»»
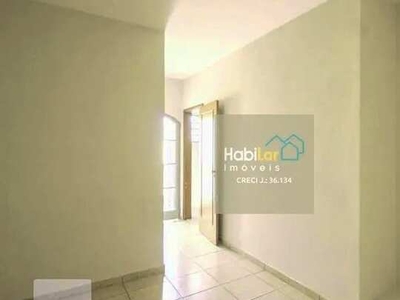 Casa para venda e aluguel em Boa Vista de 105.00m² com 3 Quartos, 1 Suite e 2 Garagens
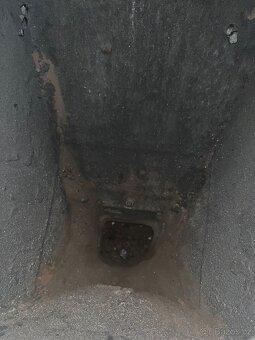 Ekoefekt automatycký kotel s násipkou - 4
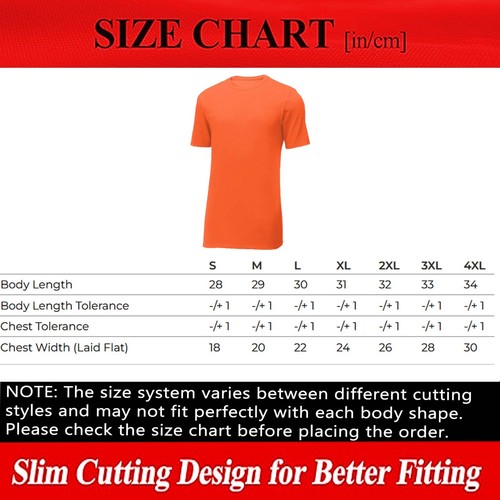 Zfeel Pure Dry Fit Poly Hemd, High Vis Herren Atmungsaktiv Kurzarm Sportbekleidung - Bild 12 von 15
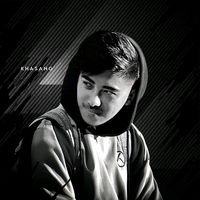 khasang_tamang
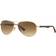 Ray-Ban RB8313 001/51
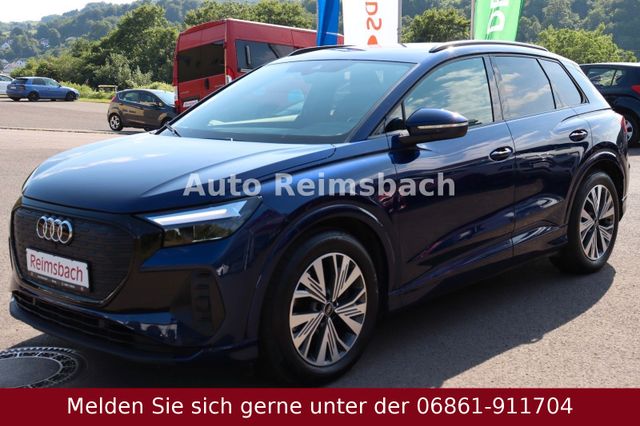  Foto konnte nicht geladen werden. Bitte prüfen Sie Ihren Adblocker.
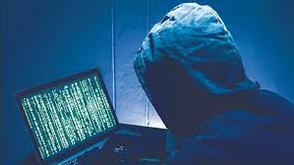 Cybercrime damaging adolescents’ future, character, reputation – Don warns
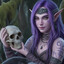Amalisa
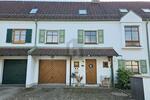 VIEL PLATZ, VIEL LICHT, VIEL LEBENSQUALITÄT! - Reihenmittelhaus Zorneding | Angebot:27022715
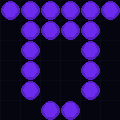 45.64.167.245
««
»»
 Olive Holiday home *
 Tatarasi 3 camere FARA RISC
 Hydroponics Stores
««
»»
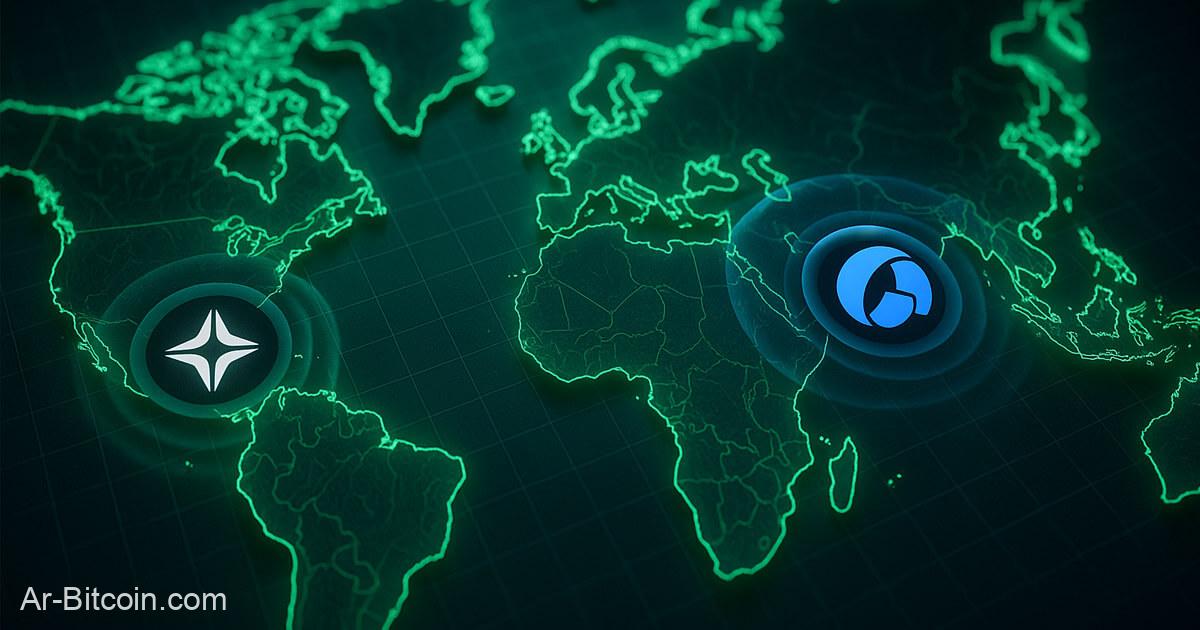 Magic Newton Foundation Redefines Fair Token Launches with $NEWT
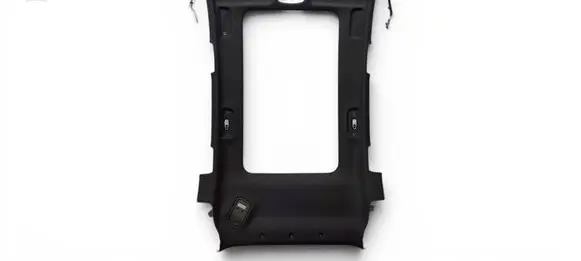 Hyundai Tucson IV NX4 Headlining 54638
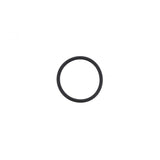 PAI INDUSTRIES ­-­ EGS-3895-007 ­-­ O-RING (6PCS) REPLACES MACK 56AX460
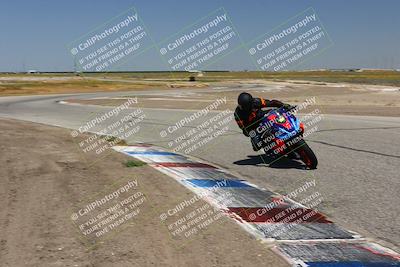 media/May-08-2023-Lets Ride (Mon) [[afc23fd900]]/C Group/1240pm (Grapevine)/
««
▶ Task to complete:
Swap "Ray-Ban" for "Oakley" in the material starting at the line with "Casa para venda" and ending at the line with "45.64.167.245", and give those lines back with nothing else changed. Leave the pictures out.

▶ Written answer:
 Casa para venda e aluguel em Boa Vista de 105.00m² com 3 Quartos, 1 Suite e 2 Garagens
 Ekoefekt automatycký kotel s násipkou - 4
 Zfeel Pure Dry Fit Poly Hemd, High Vis Herren Atmungsaktiv Kurzarm Sportbekleidung - Bild 12 von 15
 khasang_tamang
 Oakley RB8313 001/51
  Foto konnte nicht geladen werden. Bitte prüfen Sie Ihren Adblocker.
 Cybercrime damaging adolescents’ future, character, reputation – Don warns
Amalisa
 VIEL PLATZ, VIEL LICHT, VIEL LEBENSQUALITÄT! - Reihenmittelhaus Zorneding | Angebot:27022715
 45.64.167.245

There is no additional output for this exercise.